Introduction
Here's a
simple class to make it easy to edit
list box entries in place. It isn't derived
from CListBox
,
but instead from CEdit
and designed to work with CListBox
.
Design
Philosophy
First a
word about the design philosophy that lead to this
simple class. A new edit
window is created everytime you edit
and item and
destroyed when you're done. In the past, I'd probably
would have created the edit
window once, then move it, show it, hide it etc. as
needed. Why, I thought, take on the overhead of window
creation and destruction over and over instead of just
once?
Here's why:
because its simpler and the potential performance gains
you get just don't matter. CLBEditorWnd has 9 member
functions, many of them trivial and the longest one is
less than 20 lines of non-comment code. The whole class,
including header file and comments is under 300 lines.
Adding it to the sample project took <10 lines of
code. This simplicity makes code much more
understandable and is valuable.
Don't get
me wrong. Having a responsive UI is really important,
but you don't get that by caching windows and fonts and
other GDI resources and reusing them whenever possible.
In some cases, the OS even does the caching for you. But
even if it doesn't, other design decisions have a much
more substantial impact on responsiveness.
Are you
making numerous synchronous calls to a database server
inside the message loop? That's going to hurt
responsiveness. Are you doing a lot of complex rendering
in OnDraw()? Don't. Use on off-screen blit map and only
do the blitting in OnDraw(). Use worker threads
liberally.
I could
continue this digression to discuss how many threads is
too many, but I'm getting farther afield than I planned
already.

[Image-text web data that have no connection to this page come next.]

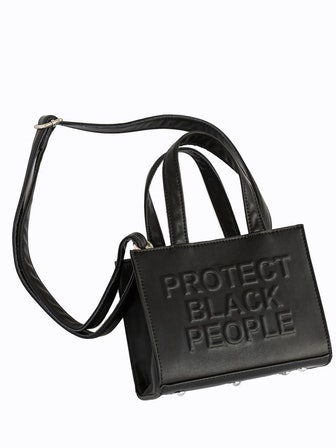 PBP Mini Bag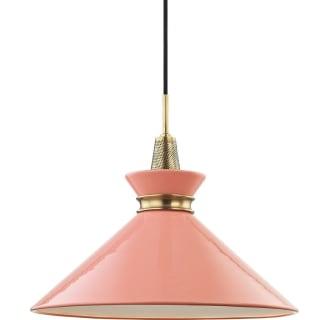 Brass Light Fixtures Build Com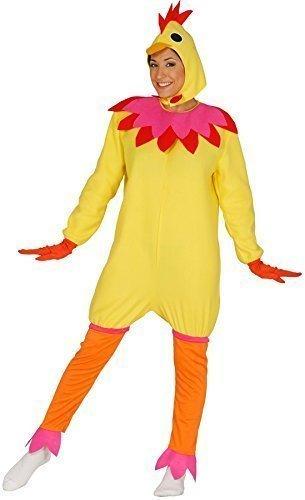Damen Gelb Huhn Ente Junggesellinnenabschied Vogel Oster-küken Hof Animal Türkei Hahn Kostüm Kleid Outfit - Gelb, 42-46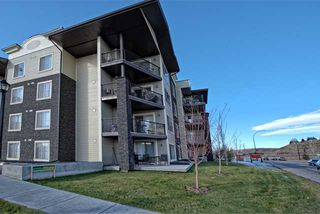 Photo 15: 1318 625 GLENBOW Drive: Cochrane Condo  : MLS®# C3642716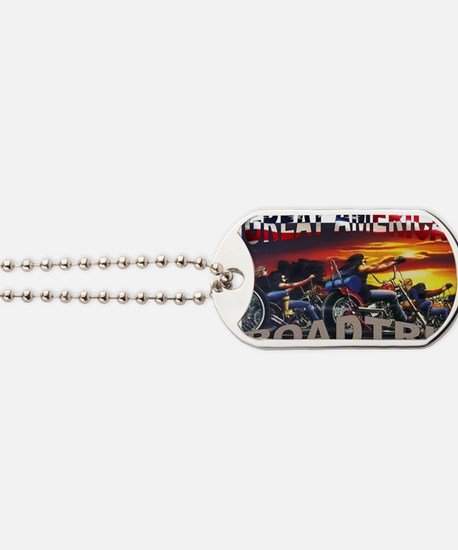 Great American Road Trip Dog Tags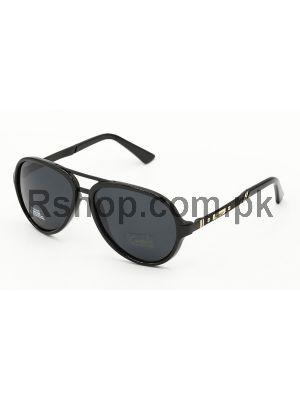 Cartier Sunglasses sale in pakistan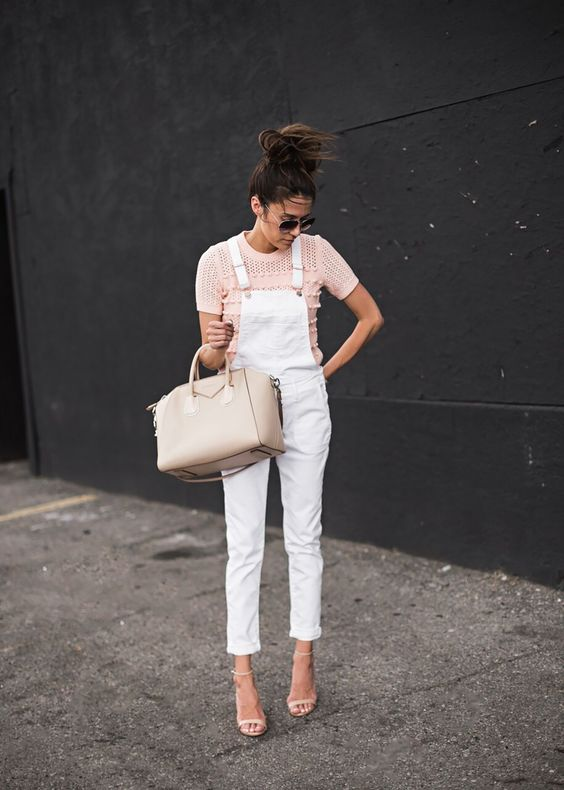 Hello Fashion - White Dungarees + Nude Givenchy Antigona Bag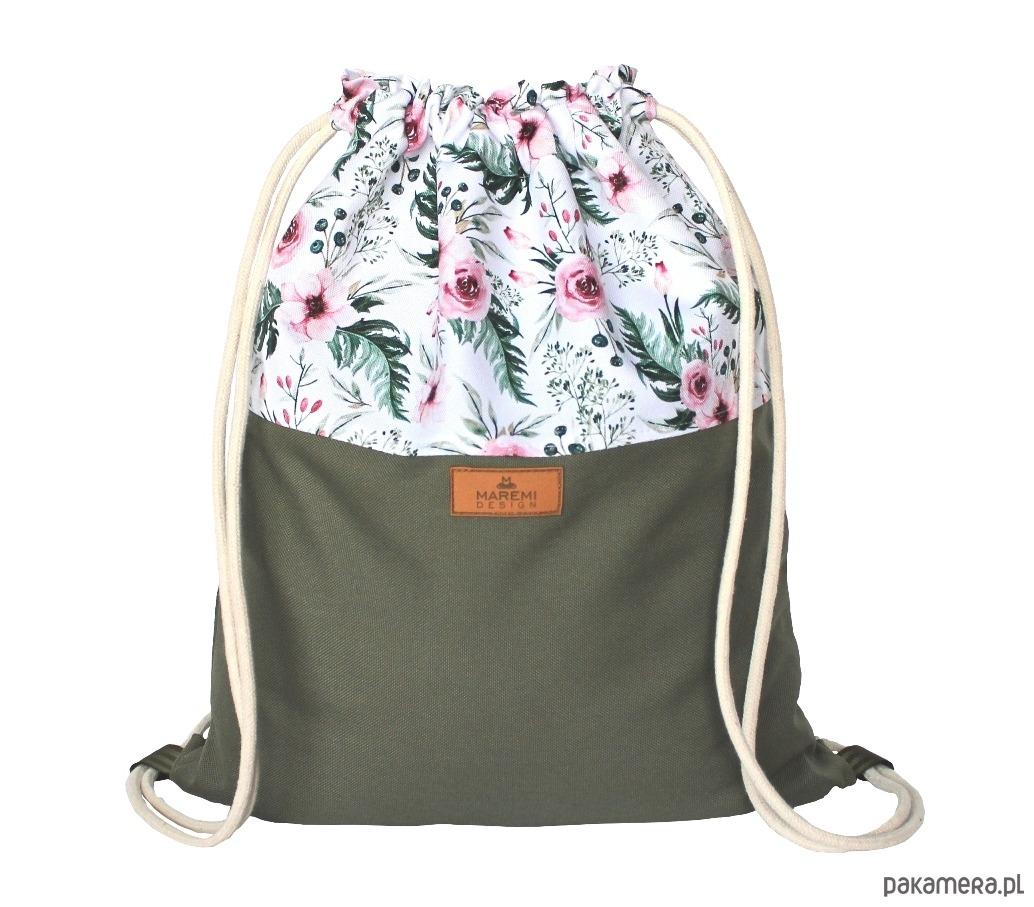 9eed833af809f Plecak worek DZIKIE KWIATY - plecaki - Pakamera.pl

Use common sense. Now, back to the business at
hand.
Using
CLBEditorWnd
CLBEditorWnd
can be used with a two-line sequence:
CLBEditorWnd* pEditor = new CLBEditorWnd( &list_control_to_edit ) ;
pEditor->Edit( index_of_item_to_edit ) ;
That's it. CLBEditorWnd
cleans up after itself, so even though you orphan the
pointer, there will be no memory leak. When its done, CLBEditorWnd
will update the listbox with whatever changes are made
unless the user hits the escape key.
How it
works
Most of the
work is done in two member functions Edit()
and EndEditing()
.
bool CLBEditorWnd::Edit(
int n
)
{
if ( n < 0 || n >= m_pLB->GetCount() )
{
delete this ;
return false ;
}
m_edit_index = n ;
CString s ;
m_pLB->GetText( n, s ) ;
CRect r ;
m_pLB->GetItemRect( n, &r ) ;
r.InflateRect( 1, 1 ) ;
Create( WS_BORDER | WS_CHILD | WS_VISIBLE | ES_WANTRETURN, r, m_pLB, 1 ) ;
SetFont( m_pLB->GetFont()) ;
SetWindowText( s ) ;
SetCapture() ;
SetFocus() ;
return true ;
}
First Edit()
grabs the text and rectangle of the listbox
item and uses that as the CLBEditorWnd
text
and rectangle. It creates the window, sets focus and
capture to itself and returns to let the standard
message pump do its stuff.
void CLBEditorWnd::EndEditing(
bool b
)
{
if ( m_edit_ended )
return ;
m_edit_ended = true ;
ReleaseCapture() ;
if (b )
{
CString s ;
GetWindowText( s ) ;
m_pLB->DeleteString( m_edit_index ) ;
m_pLB->InsertString( m_edit_index, s ) ;
m_pLB->SetCurSel( m_edit_index ) ;
}
MSG msg ;
while ( ::PeekMessage( &msg, m_hWnd, 0, 0, PM_REMOVE ) )
;
DestroyWindow() ;
}
At some
point, EndEditing()
is called by some
boring MFC message
handling function. It releases the mouse and (usually)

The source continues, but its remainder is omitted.